▶ WRITTEN REQUEST
Copy each of the rows below word for word, without changing anything.

▶ DATA FOR THE TASK
#####
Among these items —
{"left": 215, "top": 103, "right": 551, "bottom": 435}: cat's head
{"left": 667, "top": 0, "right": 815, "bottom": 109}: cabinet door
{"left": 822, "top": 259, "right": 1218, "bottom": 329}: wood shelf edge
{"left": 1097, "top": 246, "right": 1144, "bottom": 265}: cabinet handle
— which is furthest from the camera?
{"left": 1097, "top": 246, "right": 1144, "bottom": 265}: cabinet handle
#####
▶ SOLUTION TO THIS PROBLEM
Among these items —
{"left": 215, "top": 103, "right": 551, "bottom": 435}: cat's head
{"left": 667, "top": 0, "right": 815, "bottom": 109}: cabinet door
{"left": 822, "top": 259, "right": 1218, "bottom": 329}: wood shelf edge
{"left": 1097, "top": 246, "right": 1144, "bottom": 265}: cabinet handle
— which is furthest from the camera?
{"left": 1097, "top": 246, "right": 1144, "bottom": 265}: cabinet handle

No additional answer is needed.